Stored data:
◇ ◇ ◇ ◇ ◇

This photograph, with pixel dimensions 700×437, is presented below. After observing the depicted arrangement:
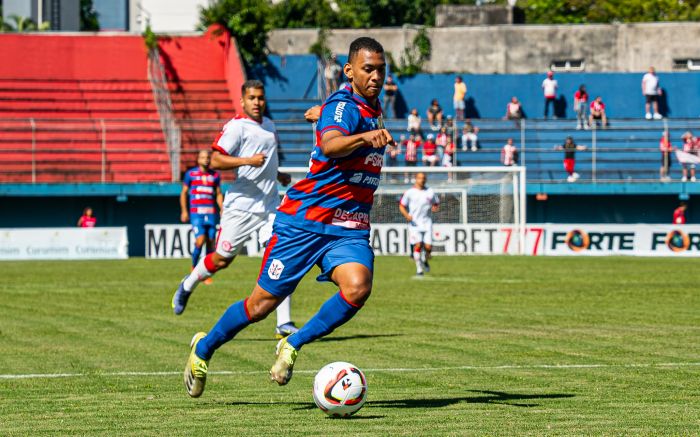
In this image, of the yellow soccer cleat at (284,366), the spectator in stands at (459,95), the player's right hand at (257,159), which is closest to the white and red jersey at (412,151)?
the spectator in stands at (459,95)

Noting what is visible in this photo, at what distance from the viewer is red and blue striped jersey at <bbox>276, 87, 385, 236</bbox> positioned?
8438 mm

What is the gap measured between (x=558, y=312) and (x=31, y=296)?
30.0 feet

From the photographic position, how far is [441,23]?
191 ft

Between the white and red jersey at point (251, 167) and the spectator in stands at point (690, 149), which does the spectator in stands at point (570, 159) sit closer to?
the spectator in stands at point (690, 149)

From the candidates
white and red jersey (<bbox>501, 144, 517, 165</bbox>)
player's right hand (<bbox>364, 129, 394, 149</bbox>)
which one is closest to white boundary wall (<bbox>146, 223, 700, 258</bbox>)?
white and red jersey (<bbox>501, 144, 517, 165</bbox>)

◇ ◇ ◇ ◇ ◇

Exercise prompt:
Reproduce all of the data above word for word, leaving out the pictures.

Answer below:
This photograph, with pixel dimensions 700×437, is presented below. After observing the depicted arrangement:
In this image, of the yellow soccer cleat at (284,366), the spectator in stands at (459,95), the player's right hand at (257,159), which is closest to the white and red jersey at (412,151)?
the spectator in stands at (459,95)

Noting what is visible in this photo, at what distance from the viewer is red and blue striped jersey at <bbox>276, 87, 385, 236</bbox> positioned?
8438 mm

What is the gap measured between (x=558, y=312) and (x=31, y=296)?
30.0 feet

From the photographic position, how far is [441,23]?
191 ft

Between the white and red jersey at point (251, 167) and the spectator in stands at point (690, 149), which does the spectator in stands at point (570, 159) sit closer to?
the spectator in stands at point (690, 149)

From the candidates
white and red jersey (<bbox>501, 144, 517, 165</bbox>)
player's right hand (<bbox>364, 129, 394, 149</bbox>)
which one is closest to white boundary wall (<bbox>146, 223, 700, 258</bbox>)?
white and red jersey (<bbox>501, 144, 517, 165</bbox>)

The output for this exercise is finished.